Pituitary-hormone signalling is complicated by feedback loops involving pituitary hormones and their target glands. Thyroid hormone, for example, suppresses TRH secretion while simultaneously inhibiting TRH’s action on thyrotrophs. Negative feedback loops like these aid in maintaining a healthy equilibrium between pituitary hormone release and hormone secretion by pituitary target glands. Physiological disturbances, such as stress’s impact on the pituitary-adrenal axis and neuroendocrine cycles, can upset this equilibrium. The anterior pituitary is in charge of producing and secreting various important hormones in the body. The following hormones are among them:

Human Growth Hormone (HGH): This hormone is in charge of the body’s cell growth and repair.

Thyroid Stimulating Hormone (TSH): Inspires the thyroid gland to produce its own hormone, thyroxine. Thyrotropin is another name for TSH.

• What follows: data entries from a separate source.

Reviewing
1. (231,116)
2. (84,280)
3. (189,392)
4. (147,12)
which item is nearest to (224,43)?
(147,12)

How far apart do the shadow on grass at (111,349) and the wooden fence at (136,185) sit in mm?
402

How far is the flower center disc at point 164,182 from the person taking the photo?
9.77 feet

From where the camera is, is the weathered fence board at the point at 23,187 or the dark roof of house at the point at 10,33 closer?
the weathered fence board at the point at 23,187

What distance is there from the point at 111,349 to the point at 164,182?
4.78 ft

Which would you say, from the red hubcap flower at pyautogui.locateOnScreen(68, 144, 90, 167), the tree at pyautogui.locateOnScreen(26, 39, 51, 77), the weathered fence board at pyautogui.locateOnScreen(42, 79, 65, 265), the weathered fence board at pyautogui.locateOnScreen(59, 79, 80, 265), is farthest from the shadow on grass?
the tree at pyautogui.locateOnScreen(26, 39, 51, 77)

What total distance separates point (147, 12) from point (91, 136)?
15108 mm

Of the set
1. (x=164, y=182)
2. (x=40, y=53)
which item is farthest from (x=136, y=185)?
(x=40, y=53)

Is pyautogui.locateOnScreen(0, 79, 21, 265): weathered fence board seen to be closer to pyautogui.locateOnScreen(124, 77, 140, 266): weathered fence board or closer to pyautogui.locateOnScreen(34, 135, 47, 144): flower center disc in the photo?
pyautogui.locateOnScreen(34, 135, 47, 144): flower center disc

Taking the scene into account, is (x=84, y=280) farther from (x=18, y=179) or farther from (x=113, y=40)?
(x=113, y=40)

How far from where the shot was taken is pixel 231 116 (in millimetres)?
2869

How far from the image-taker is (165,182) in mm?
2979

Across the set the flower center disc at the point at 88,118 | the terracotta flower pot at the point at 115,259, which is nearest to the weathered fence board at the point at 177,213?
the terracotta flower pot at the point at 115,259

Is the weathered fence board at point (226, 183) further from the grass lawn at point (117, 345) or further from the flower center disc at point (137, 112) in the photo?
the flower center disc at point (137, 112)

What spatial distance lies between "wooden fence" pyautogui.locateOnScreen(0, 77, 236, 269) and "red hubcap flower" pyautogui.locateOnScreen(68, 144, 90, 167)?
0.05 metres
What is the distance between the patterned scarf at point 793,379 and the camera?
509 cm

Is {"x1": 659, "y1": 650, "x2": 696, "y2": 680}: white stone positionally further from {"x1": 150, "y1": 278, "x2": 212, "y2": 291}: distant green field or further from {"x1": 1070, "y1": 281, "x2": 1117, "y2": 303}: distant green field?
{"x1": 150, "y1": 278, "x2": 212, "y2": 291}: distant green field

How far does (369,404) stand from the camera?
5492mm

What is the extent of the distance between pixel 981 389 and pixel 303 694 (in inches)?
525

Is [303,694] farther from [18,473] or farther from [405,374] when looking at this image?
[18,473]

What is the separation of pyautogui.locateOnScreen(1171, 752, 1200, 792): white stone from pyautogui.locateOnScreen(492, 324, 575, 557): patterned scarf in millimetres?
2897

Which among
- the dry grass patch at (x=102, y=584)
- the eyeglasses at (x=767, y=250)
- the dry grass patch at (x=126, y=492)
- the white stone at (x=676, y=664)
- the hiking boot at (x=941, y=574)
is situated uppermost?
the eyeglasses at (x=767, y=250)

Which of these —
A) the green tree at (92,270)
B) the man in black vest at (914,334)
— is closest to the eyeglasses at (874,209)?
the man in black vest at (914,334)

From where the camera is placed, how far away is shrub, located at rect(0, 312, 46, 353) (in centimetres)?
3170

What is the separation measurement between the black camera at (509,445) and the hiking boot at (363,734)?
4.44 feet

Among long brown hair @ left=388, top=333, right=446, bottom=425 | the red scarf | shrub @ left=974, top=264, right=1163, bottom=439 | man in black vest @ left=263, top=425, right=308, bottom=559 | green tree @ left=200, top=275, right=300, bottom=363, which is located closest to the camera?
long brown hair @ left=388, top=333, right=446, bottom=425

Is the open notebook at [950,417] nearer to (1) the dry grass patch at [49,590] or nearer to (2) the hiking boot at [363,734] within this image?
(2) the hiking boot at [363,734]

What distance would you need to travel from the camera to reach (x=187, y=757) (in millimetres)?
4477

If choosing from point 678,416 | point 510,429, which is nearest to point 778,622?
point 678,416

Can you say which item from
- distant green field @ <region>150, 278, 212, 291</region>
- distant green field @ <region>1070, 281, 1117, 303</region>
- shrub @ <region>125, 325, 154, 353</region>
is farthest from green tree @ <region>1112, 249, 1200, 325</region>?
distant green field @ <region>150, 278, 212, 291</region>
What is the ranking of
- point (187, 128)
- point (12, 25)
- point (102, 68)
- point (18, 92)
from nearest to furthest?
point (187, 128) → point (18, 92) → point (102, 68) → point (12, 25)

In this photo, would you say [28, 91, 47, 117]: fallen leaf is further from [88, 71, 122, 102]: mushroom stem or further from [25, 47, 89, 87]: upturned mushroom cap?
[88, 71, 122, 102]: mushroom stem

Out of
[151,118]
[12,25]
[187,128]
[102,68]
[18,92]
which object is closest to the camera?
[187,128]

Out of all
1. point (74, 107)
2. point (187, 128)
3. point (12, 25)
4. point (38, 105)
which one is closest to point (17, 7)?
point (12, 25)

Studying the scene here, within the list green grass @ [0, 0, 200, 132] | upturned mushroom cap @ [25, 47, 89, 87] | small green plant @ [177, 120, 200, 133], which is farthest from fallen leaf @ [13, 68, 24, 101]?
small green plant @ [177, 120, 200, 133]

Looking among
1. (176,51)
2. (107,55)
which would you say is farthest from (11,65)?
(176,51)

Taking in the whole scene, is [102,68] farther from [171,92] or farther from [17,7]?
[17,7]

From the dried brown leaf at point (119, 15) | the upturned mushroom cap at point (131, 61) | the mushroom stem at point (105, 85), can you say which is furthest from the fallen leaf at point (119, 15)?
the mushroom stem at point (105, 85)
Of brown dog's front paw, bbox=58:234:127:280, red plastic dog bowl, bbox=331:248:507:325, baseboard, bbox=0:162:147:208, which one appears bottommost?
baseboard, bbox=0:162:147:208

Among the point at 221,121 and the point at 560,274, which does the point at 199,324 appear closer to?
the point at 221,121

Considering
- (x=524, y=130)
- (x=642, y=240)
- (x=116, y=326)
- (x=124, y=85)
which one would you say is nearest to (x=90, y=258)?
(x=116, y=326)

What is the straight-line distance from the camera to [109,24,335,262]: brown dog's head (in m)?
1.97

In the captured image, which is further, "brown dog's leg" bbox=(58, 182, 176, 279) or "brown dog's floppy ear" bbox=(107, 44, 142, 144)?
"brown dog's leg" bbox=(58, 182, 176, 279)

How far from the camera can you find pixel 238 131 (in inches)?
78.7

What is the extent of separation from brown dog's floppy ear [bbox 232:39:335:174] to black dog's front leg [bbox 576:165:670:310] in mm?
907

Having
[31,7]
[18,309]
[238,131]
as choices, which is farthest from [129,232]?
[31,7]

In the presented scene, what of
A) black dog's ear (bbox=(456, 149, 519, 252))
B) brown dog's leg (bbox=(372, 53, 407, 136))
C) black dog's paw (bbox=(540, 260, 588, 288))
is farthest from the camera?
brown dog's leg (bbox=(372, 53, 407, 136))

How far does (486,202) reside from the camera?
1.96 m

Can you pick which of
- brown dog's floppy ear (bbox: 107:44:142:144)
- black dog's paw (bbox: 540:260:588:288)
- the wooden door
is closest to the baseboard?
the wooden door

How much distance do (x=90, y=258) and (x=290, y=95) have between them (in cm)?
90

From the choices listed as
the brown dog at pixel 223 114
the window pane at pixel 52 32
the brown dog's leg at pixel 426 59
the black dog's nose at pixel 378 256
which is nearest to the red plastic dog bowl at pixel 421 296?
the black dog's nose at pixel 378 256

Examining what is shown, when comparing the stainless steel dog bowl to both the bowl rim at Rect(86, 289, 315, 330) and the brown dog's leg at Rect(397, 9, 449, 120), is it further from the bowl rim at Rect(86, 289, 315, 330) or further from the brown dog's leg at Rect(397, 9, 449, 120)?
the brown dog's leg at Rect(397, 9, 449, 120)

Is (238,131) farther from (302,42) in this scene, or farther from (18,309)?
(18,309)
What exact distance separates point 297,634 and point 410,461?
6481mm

Adrenocorticotropic Hormone (ACTH): Induces the release of Cortisol, also known as the “stress hormone,” by the adrenal gland. Corticotropin is another name for ACTH.

Luteinising Hormone (LH) and Follicle-Stimulating Hormone (FSH): Luteinising Hormone (LH) and Follicle-Stimulating Hormone (FSH) are two hormones that control male and female sexual and reproductive characteristics.

Prolactin (PRL) is a hormone that causes the breasts to produce milk. Though it is present at all times, it secretes more during PREGNANCY

Posterior Pituitary Hormones

Vasopressin (antidiuretic hormone) and oxytocin are two important neurohypophyseal hormones that are produced and integrated into neurosecretory granules in the nuclei’s cell bodies. Those hormones are made up of a precursor protein that also contains one of the hormones and a protein called neurophysin. 

The precursor protein is broken after synthesis and inclusion into neurosecretory granules, resulting in distinct hormone and neurophysin molecules that are loosely connected to one another. The granules are transported via the axons and stored in the pituitary gland’s posterior lobe.

The granules fuse with the cell wall of the nerve endings when the nerve cells are stimulated by internal or external events (e.g., breast suckling in the case of oxytocin-secreting neurons), the hormone and neurophysin dissociate from one another, and both the hormone and the neurophysin are released into the bloodstream. The hormones are released into the bloodstream in response to nerve impulses passed from the hypothalamus to the posterior pituitary lobe.

Oxytocin increases uterine contractions, which are necessary for labour and delivery, as well as milk ejection during breastfeeding. Vasopressin lowers blood pressure and enhances water reabsorption from the kidneys, preserving bodily fluid and preventing dehydration. Increased serum osmolality, which is a sign of dehydration, stimulates vasopressin release.

Disorders of Pituitary Gland

Pituitary disorders affect the functioning of the pituitary gland, increasing or decreasing the level of certain hormone secretion. This generally happens because of a non-cancerous tumour called the pituitary adenoma.

A Pituitary macroadenoma (tumour larger than 10 mm) can also cause the impairment of blood supply into the gland. It can either cause overflow or stop the flow of blood completely into the gland. This is called pituitary apoplexy.